**Exercise task**: Render everything from the line containing "What distance exists" down to the end of the records as a Markdown table. Use the columns No. and Line, number each row, and leave out blank lines.

Items from a data source:
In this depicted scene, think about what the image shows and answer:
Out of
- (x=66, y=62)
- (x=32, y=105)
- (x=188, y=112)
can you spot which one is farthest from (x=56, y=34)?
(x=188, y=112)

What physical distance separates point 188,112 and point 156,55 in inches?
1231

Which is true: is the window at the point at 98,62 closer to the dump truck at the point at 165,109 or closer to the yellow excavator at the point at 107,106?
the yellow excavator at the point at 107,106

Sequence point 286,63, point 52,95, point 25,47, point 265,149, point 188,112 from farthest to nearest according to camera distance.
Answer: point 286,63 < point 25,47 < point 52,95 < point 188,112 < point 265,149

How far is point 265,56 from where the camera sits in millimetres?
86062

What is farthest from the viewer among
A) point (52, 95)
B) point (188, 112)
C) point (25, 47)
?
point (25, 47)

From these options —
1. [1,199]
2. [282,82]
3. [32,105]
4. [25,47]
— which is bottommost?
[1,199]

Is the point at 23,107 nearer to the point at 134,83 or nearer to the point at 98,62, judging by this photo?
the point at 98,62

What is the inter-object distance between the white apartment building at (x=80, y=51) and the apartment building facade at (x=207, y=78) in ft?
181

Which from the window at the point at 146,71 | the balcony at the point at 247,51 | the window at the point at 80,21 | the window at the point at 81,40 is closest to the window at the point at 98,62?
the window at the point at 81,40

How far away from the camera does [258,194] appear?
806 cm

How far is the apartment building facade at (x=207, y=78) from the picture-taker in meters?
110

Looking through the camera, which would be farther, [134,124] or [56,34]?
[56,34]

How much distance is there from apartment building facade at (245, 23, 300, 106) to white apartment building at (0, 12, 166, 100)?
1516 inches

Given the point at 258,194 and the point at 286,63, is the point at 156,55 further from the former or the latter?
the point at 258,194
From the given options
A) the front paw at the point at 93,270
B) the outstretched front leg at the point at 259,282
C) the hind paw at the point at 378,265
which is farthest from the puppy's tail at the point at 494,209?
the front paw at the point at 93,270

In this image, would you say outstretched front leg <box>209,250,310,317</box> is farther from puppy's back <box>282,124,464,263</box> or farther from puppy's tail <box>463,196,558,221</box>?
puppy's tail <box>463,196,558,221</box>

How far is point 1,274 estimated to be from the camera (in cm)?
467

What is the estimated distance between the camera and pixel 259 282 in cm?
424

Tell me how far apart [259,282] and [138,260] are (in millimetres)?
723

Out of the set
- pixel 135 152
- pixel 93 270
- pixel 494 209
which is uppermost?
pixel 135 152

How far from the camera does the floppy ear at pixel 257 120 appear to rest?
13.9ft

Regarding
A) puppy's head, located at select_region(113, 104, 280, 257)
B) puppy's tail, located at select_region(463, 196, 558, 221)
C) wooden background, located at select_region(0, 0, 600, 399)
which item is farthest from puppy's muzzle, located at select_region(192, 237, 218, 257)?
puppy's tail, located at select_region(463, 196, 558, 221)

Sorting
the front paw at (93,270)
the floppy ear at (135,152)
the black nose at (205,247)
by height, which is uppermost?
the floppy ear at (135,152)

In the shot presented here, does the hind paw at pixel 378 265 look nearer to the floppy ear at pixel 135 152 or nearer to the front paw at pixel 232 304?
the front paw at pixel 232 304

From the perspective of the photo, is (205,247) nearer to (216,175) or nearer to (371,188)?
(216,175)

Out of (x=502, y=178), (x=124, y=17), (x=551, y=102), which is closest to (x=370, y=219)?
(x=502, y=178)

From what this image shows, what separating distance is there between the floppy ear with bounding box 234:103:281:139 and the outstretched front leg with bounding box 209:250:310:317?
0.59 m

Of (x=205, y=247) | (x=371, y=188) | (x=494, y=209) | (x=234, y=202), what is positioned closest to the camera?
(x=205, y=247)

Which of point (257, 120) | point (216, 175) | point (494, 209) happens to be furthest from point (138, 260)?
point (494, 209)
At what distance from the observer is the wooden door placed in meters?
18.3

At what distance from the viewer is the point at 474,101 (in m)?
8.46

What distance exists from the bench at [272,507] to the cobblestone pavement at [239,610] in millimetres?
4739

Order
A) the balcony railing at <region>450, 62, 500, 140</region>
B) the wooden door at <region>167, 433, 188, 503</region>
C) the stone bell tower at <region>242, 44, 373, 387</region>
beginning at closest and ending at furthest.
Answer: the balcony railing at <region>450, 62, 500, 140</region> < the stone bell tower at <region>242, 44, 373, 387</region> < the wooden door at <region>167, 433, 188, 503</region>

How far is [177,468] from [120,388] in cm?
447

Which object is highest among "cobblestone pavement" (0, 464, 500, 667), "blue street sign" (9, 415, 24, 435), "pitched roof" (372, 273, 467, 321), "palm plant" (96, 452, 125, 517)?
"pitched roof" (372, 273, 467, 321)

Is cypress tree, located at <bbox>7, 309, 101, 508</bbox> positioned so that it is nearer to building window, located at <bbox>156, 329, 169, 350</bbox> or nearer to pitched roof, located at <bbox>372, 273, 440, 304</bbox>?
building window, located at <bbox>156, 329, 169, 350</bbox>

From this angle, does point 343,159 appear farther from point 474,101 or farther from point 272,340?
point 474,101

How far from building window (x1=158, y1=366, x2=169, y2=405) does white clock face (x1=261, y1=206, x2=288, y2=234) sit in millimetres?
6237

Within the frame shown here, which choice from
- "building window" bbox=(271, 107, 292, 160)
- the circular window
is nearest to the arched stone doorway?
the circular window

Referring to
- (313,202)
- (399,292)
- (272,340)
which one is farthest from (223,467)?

**Result**:
| No. | Line |
|---|---|
| 1 | What distance exists from the bench at [272,507] to the cobblestone pavement at [239,610] in millimetres? |
| 2 | 4739 |
| 3 | Order |
| 4 | A) the balcony railing at <region>450, 62, 500, 140</region> |
| 5 | B) the wooden door at <region>167, 433, 188, 503</region> |
| 6 | C) the stone bell tower at <region>242, 44, 373, 387</region> |
| 7 | beginning at closest and ending at furthest. |
| 8 | Answer: the balcony railing at <region>450, 62, 500, 140</region> < the stone bell tower at <region>242, 44, 373, 387</region> < the wooden door at <region>167, 433, 188, 503</region> |
| 9 | How far is [177,468] from [120,388] in cm? |
| 10 | 447 |
| 11 | Which object is highest among "cobblestone pavement" (0, 464, 500, 667), "blue street sign" (9, 415, 24, 435), "pitched roof" (372, 273, 467, 321), "palm plant" (96, 452, 125, 517)? |
| 12 | "pitched roof" (372, 273, 467, 321) |
| 13 | Is cypress tree, located at <bbox>7, 309, 101, 508</bbox> positioned so that it is nearer to building window, located at <bbox>156, 329, 169, 350</bbox> or nearer to pitched roof, located at <bbox>372, 273, 440, 304</bbox>? |
| 14 | building window, located at <bbox>156, 329, 169, 350</bbox> |
| 15 | From this angle, does point 343,159 appear farther from point 474,101 or farther from point 272,340? |
| 16 | point 474,101 |
| 17 | How far from building window (x1=158, y1=366, x2=169, y2=405) does white clock face (x1=261, y1=206, x2=288, y2=234) sit in millimetres? |
| 18 | 6237 |
| 19 | Within the frame shown here, which choice from |
| 20 | - "building window" bbox=(271, 107, 292, 160) |
| 21 | - the circular window |
| 22 | is nearest to the arched stone doorway? |
| 23 | the circular window |
| 24 | Referring to |
| 25 | - (313,202) |
| 26 | - (399,292) |
| 27 | - (272,340) |
| 28 | which one is farthest from (223,467)? |